Note: metadata (user_id, created_at, expiry, short_code) is negligible at ~100 bytes per row vs 10KB of paste content. Storage is dominated entirely by the paste text — not indexes, not metadata.
Bandwidth¶
Convert rule: bytes/sec × 8 = bits/sec (NICs are rated in bits)
Outgoing (paste reads):
Avg: 1,000/sec × 10KB = 10 MB/s × 8 = 80 Mbps
Peak: 3,000/sec × 10KB = 30 MB/s × 8 = 240 Mbps
Incoming (paste writes):
Avg: 10/sec × 10KB = 100 KB/s × 8 = 0.8 Mbps
Peak: 30/sec × 10KB = 300 KB/s × 8 = 2.4 Mbps
240 Mbps peak outgoing is well under a standard 10Gbps NIC (10,000 Mbps). No bandwidth constraint — CDN is not required for bandwidth reasons. (We may still want one for latency if users are globally distributed.)
Summary¶
Avg write QPS: 10/sec | Peak: 30/sec
Avg read QPS: 1,000/sec | Peak: 3,000/sec
Read:write ratio: 100:1
Storage (10 yrs): ~150TB → sharding required
Peak bandwidth: 240 Mbps → fits single NIC, no CDN needed for BW
Architecture decisions this forces¶
Read QPS 3,000 → single DB handles this, but caching helps with 10KB payloads
Storage 150TB → sharding required (>10TB per machine limit)
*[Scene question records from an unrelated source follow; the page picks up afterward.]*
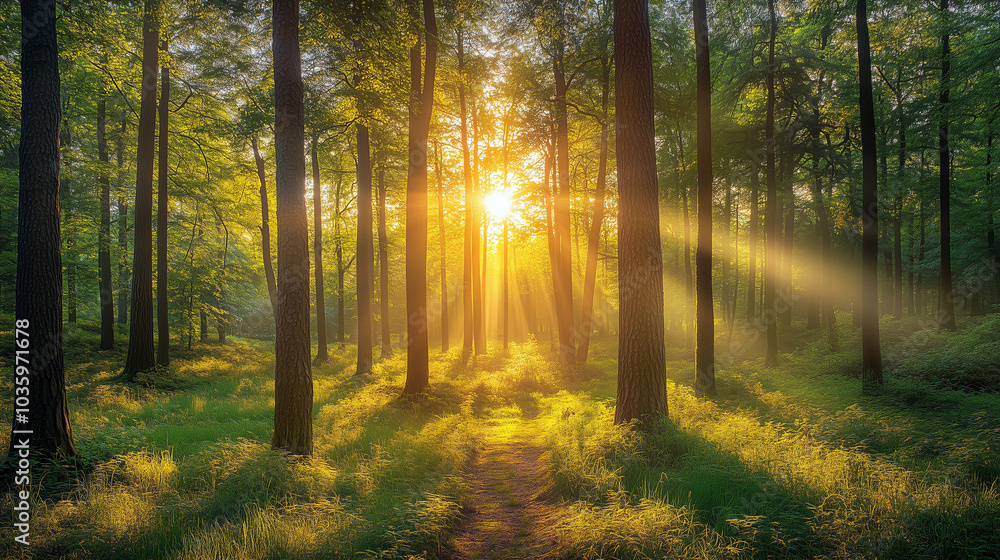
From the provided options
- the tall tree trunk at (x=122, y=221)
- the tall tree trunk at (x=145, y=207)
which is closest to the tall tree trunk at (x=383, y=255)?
the tall tree trunk at (x=145, y=207)

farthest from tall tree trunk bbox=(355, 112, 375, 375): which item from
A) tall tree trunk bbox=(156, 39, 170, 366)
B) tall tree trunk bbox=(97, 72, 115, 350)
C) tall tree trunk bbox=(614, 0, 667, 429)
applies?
tall tree trunk bbox=(614, 0, 667, 429)

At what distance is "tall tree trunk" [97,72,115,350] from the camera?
16.0m

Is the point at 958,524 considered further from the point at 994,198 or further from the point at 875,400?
the point at 994,198

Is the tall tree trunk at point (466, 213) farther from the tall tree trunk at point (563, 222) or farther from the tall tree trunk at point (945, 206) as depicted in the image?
the tall tree trunk at point (945, 206)

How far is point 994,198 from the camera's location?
19156 millimetres

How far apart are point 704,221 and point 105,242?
81.2ft

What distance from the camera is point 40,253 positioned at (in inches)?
194

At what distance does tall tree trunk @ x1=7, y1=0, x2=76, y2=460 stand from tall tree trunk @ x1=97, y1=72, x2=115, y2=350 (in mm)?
14925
Bandwidth 240Mbps → no CDN needed for bandwidth alone
Paste size 10KB → content should be stored separately from metadata(content in blob store or text column, metadata in main DB)
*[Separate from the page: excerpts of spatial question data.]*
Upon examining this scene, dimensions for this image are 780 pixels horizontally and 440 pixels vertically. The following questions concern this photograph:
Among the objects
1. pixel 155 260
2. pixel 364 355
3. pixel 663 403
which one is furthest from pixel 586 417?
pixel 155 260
The last point is new compared to URL Shortener. A URL row is 500 bytes — everything fits in one DB row. A paste is 10KB of content plus metadata. At scale it's worth separating the content blob from the metadata to allow independent scaling — small metadata reads are fast, large content reads go to a separate store.
Interview framing
"10M MAU, 2M DAU, 0.5 writes per DAU = 1M writes/day = 10 writes/sec avg, 30 peak. 100:1 read:write = 1k reads/sec avg, 3k peak. Storage: 3.65B pastes × 10KB = 36.5TB raw, ~150TB with replication and indexes — sharding required. Bandwidth: 3k reads × 10KB = 30 MB/s = 240 Mbps peak — fits on one NIC, no CDN needed for bandwidth."